In the late 1940s, Alexander Haddow, Galton, Eric Boyland, Walter Ross and George Timmis started an ambitious programme to synthesise and study the potential of various chemicals in the treatment of cancer; urethane, busulphan, chlorambucil and melphalan were synthesised and used in patients. In 1953 Galton published, in The Lancet, a seminal paper on the use of busulphan in chronic myeloid leukaemia ("Myleran in Chronic Myeloid Leukaemia"). This drug remained the mainstay of treatment for this condition for several decades and is still in use today in patients being prepared for bone-marrow transplantation. Remarkably, chlorambucil and melphalan are also still in use.
In the next decade, with the encouragement of Haddow, Galton's association with Dacie and the PMS strengthened until he was working at the PMS for two days a week, treating patients with leukaemia, lymphoma and multiple myeloma.
In 1959 the Medical Research Council (MRC), acting on the recommendation of its Cancer Committee chaired by Lord Cohen of Birkenhead, invited Galton to become Secretary to its first Leukaemia Working Party. In the mid-Sixties the MRC decided to establish a Leukaemia Research Unit. Galton and Dacie put forward detailed proposals, which were accepted, and in 1969 the unit was established at the (now Royal) Postgraduate Medical School (RPMS).
Galton left the Royal Marsden Hospital to become full-time head of the new unit. Shortly afterwards he recruited John Goldman, Daniel Catovsky and Alexander Spiers to join him, all subsequently to become professors of haematology and to advance the treatment of patients with leukaemia to new levels.
One of Galton's major contributions to haematology was in the diagnosis and classification of cancers of the blood. He was a skilled morphologist who retained the microscopic slides on his patients and was able to remember the appearance of cells in individual patients. He diagnosed the first case of hairy cell leukaemia in the United Kingdom; when this condition was first described in the United States, under the name of leukaemic reticuloendotheliosis, Galton remembered a case in his files and on reviewing the slides confirmed that it was the same condition. He also described for the first time an uncommon leukaemia known as prolymphocytic leukaemia.

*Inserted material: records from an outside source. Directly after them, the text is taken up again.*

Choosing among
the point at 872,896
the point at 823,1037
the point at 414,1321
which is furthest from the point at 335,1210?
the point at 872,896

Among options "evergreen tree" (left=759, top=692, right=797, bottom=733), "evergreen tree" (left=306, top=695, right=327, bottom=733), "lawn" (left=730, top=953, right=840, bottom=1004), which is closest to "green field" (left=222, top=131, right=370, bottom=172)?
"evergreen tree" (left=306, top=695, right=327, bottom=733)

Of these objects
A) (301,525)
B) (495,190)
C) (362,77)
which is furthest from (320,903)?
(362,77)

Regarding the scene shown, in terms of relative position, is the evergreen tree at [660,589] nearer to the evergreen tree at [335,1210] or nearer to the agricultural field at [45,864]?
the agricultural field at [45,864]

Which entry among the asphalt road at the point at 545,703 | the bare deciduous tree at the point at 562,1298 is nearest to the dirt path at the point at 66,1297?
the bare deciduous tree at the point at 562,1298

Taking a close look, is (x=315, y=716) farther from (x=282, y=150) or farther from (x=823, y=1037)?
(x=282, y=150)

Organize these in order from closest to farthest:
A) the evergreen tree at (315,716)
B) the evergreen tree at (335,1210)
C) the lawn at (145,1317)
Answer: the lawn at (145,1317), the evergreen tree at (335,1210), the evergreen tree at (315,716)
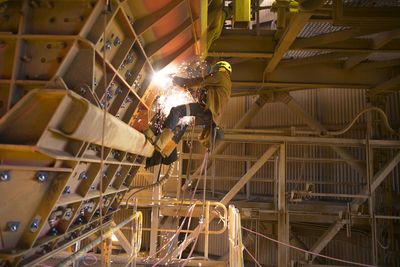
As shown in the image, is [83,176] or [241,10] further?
[241,10]

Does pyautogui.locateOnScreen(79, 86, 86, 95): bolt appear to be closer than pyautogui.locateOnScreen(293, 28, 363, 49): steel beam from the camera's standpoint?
Yes

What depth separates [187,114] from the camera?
5059mm

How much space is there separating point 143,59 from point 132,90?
439 millimetres

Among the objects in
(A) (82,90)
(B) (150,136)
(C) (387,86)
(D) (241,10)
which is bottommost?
(B) (150,136)

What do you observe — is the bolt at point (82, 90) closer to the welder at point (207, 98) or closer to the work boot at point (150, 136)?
the work boot at point (150, 136)

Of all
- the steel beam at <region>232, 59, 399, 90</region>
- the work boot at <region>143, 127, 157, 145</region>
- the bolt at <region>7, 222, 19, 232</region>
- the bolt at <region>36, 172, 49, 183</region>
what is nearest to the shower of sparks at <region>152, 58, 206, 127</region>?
the work boot at <region>143, 127, 157, 145</region>

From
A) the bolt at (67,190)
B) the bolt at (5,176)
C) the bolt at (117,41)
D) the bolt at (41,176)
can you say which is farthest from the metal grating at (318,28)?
the bolt at (5,176)

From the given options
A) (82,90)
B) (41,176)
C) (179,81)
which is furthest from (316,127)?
(41,176)

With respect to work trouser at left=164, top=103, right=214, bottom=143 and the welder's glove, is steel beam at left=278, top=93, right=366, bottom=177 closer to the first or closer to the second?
work trouser at left=164, top=103, right=214, bottom=143

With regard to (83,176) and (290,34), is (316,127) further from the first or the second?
(83,176)

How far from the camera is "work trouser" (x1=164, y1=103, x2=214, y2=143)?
15.7 feet

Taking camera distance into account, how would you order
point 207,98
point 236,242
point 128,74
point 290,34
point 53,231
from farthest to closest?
1. point 290,34
2. point 207,98
3. point 236,242
4. point 128,74
5. point 53,231

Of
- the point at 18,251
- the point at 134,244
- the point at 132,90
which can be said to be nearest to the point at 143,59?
the point at 132,90

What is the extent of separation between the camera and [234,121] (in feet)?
51.7
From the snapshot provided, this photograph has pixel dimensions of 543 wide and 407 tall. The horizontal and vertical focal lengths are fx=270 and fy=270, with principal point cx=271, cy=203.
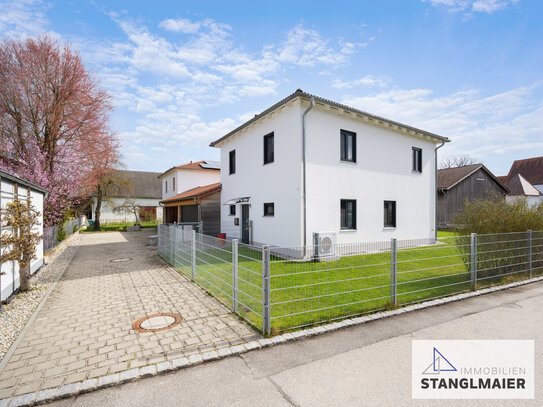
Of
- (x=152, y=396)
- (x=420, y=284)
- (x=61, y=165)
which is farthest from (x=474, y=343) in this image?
(x=61, y=165)

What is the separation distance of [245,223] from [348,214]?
532 cm

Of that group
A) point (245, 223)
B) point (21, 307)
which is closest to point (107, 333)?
point (21, 307)

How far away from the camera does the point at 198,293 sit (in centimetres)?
635

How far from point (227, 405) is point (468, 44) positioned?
36.1ft

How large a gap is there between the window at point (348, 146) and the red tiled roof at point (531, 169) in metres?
55.2

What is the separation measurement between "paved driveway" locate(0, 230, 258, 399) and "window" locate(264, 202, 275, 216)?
5353 millimetres

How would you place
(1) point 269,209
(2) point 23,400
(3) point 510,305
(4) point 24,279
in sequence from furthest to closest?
(1) point 269,209 < (4) point 24,279 < (3) point 510,305 < (2) point 23,400

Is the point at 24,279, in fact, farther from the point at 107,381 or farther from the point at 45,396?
the point at 107,381

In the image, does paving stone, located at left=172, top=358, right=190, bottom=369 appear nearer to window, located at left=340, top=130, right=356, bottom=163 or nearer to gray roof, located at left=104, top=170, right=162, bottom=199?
window, located at left=340, top=130, right=356, bottom=163

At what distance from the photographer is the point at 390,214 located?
13.1 m

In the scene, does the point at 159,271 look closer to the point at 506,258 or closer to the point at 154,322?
the point at 154,322

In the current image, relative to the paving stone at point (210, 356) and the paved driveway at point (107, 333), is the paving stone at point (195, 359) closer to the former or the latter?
the paving stone at point (210, 356)

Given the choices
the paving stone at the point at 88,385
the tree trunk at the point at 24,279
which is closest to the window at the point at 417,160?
the paving stone at the point at 88,385

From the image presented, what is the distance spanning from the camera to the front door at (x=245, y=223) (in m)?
13.9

His most important contribution to diagnosis and classification was made as a founder member of the French-American-British (FAB) group. This group of seven haematologists published a series of papers, starting in 1976, which remained the basis of classification of leukaemias for nearly 30 years. A precursor paper, explaining some of the ideas on which the classification was based, had been published by Galton and Dacie in 1975.
The FAB classification provided a basic diagnostic framework for the many advances in leukaemia diagnosis that followed. In 1976, the year of publication of the first FAB paper, the title of Professor of Haematological Oncology was conferred on Galton, and he was appointed CBE in 1986.
David Galton will be remembered not only as a pioneer researcher but also as a man whose enquiring mind was coupled with great compassion for his fellow man. His interests were not confined to medicine but encompassed natural history (from birds to mushrooms and lichens) and music.
Galton left his body for the advancement of science. His last illness, metastatic cancer of the prostate first diagnosed 10 years before his death, was approached with unflinching honesty, although with sorrow at the leaving of a life that he still cherished.